Quando un diritto sembra una conquista. Una casa popolare di Ostia è stata sgomberata oggi e fa notizia perchè era occupata da Vincenzo Spada e da uno dei nipoti del boss Carmine come segnala il primo cittadino di Roma, e sarebbe stata già riassegnata e consegnata nel pomeriggio ad un nucleo familiare che ne aveva diritto e che aspettava in graduatoria.

Tutto bene dunque? Questa famiglia potrà vivere serena in questo appartamento, lo Stato ha garantito quel diritto ma pure il futuro dovrà garantire.

Quel che si è visto però è il grave clima a Ostia, dove Federica Angeli è stata aggredita per il suo impegno giornalistico. Il sottosegretario di Stato all’Interno Luigi Gaetti ha parlato delle due donne che sarebbero state, infatti, denunciate dalla polizia per insulti e minacce dirette alla cronista di Repubblica.

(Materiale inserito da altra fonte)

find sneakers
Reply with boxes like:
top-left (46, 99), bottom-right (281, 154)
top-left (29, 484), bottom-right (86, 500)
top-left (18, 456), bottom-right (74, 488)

“Le donne segnalate sono moglie e cognata del boss”, ha riferito il sottosegretario, avvertendo: “Ad Ostia la mafia non è affatto invincibile; è un fatto umano deprecabile e come tutti i fatti umani dello stesso tenore deve essere stroncato”.

Anche la sindaca di Roma, Virginia Raggi, ha voluto esprimerle la sua solidarietà ringraziando il comandante della polizia municipale Antonio Di Maggio e tutte le forze dell’ordine per il pronto intervento: “Estirperemo la mentalità mafiosa da Roma – ha promesso – il cambiamento culturale continua”.

Intanto è bene informare che si è aperto davanti alla seconda corte d’Appello di Roma il processo sul racket delle case popolari legate al clan Spada di Ostia. Nel procedimento oltre al Comune, la Regione e l’associazione antimafia Libera, saranno parte civile i due collaboratori di giustizia Michael Cardoni e Tamara Ianni, i cui familiari sono stati di recente vittima di intimidazioni. Sette gli imputati accusati, a vario titolo. Il tutto aggravato dall’accusa  del metodo mafioso.